Practically, the room does not try to keep every recording forever as active audio. The default posture is:

  • raw audio remains in the playable pool while it is ACTIVE and within its TTL
  • wear changes playback texture, not storage size
  • once raw expires, playback eligibility ends and the room falls back to the synthetic room-tone bed plus whatever other active material still exists

Important design detail: the current degradation path does not ever fully collapse a contribution into room tone. Even at maximum wear, playback still keeps an intelligible, deliberately audible trace of the source. The room tone is a separate synthetic layer, not a final stage of a fully worn voice.

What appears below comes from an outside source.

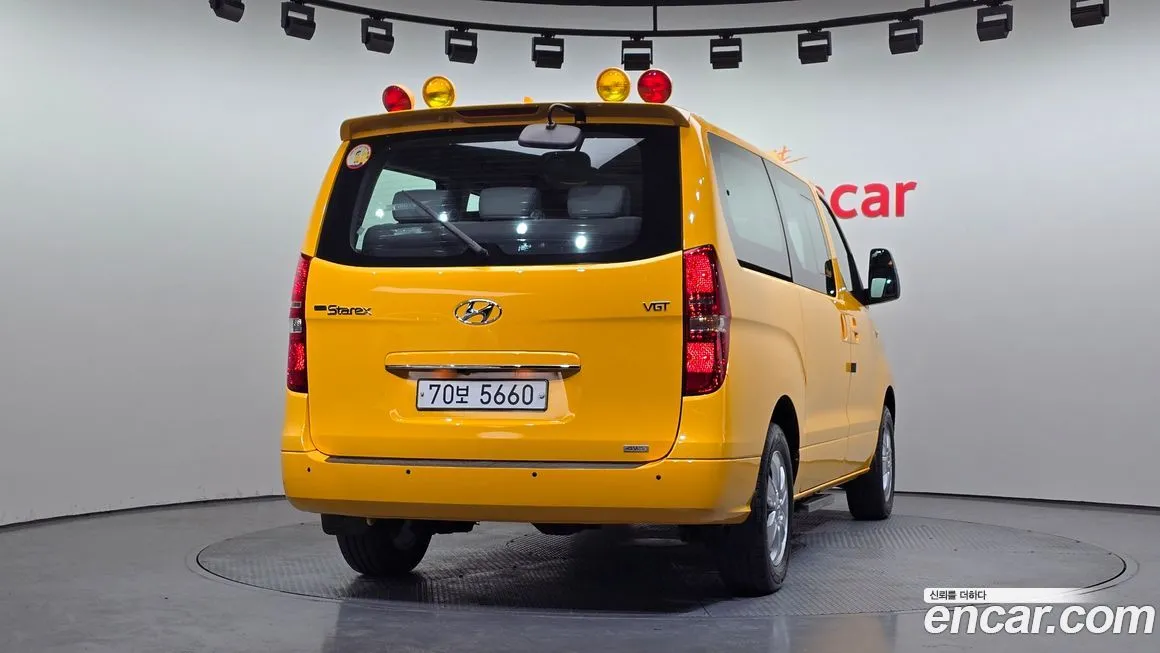Hyundai Starex — фото 2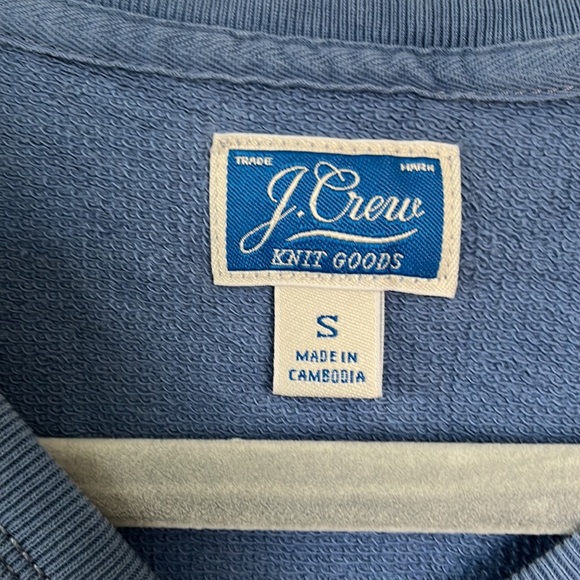Super soft j crew lightweight sweatshirt - Picture 2 of 3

If the installation eventually needs a more storage-practical "essence only" stage, the safer design is to make that an explicit second-life derivative rather than letting wear implicitly destroy intelligibility. In other words:

  • keep the current wear path as audible patina
  • add a distinct archival derivative later if you want a memory to become more like spectral residue, filtered grain, or site-specific bed material
  • then retire the raw sample by policy, not by overdriving the decay effect

Deployment and update model

The repo now has two different operator entrypoints on purpose.

First machine bootstrap

Use:

./scripts/first_boot.sh --public-host memory.example.com --deploy

This is the "make this server into a node" path. It creates .env if needed, replaces obvious development defaults, generates a fresh OPS_SHARED_SECRET if needed, and can chain into the first deploy.

Existing machine update

Use:

./scripts/update.sh --public-host memory.example.com

This is the conservative "pull, test, backup, deploy, verify" path for an already-bootstrapped server. It exists so the operator does not have to reconstruct the maintenance sequence manually from memory.

Safe extension points

If you want to extend the machine, these are the cleanest current seams:

  • add new room-loop scenes or movement presets in api/engine/room_composer.py
  • tune pool behavior in api/engine/pool.py
  • add new operator warnings in api/engine/ops.py
  • add new kiosk interaction rules in api/engine/static/engine/kiosk.js
  • add new derivatives in api/engine/tasks.py

The places that still deserve extra care are:

  • changes that affect both client composition and server pool policy
  • changes to consent semantics and retention JSON
  • changes to raw/blob storage layout in MinIO
  • changes to the artifact lifecycle states

Those are the parts most likely to create silent behavior drift if modified casually.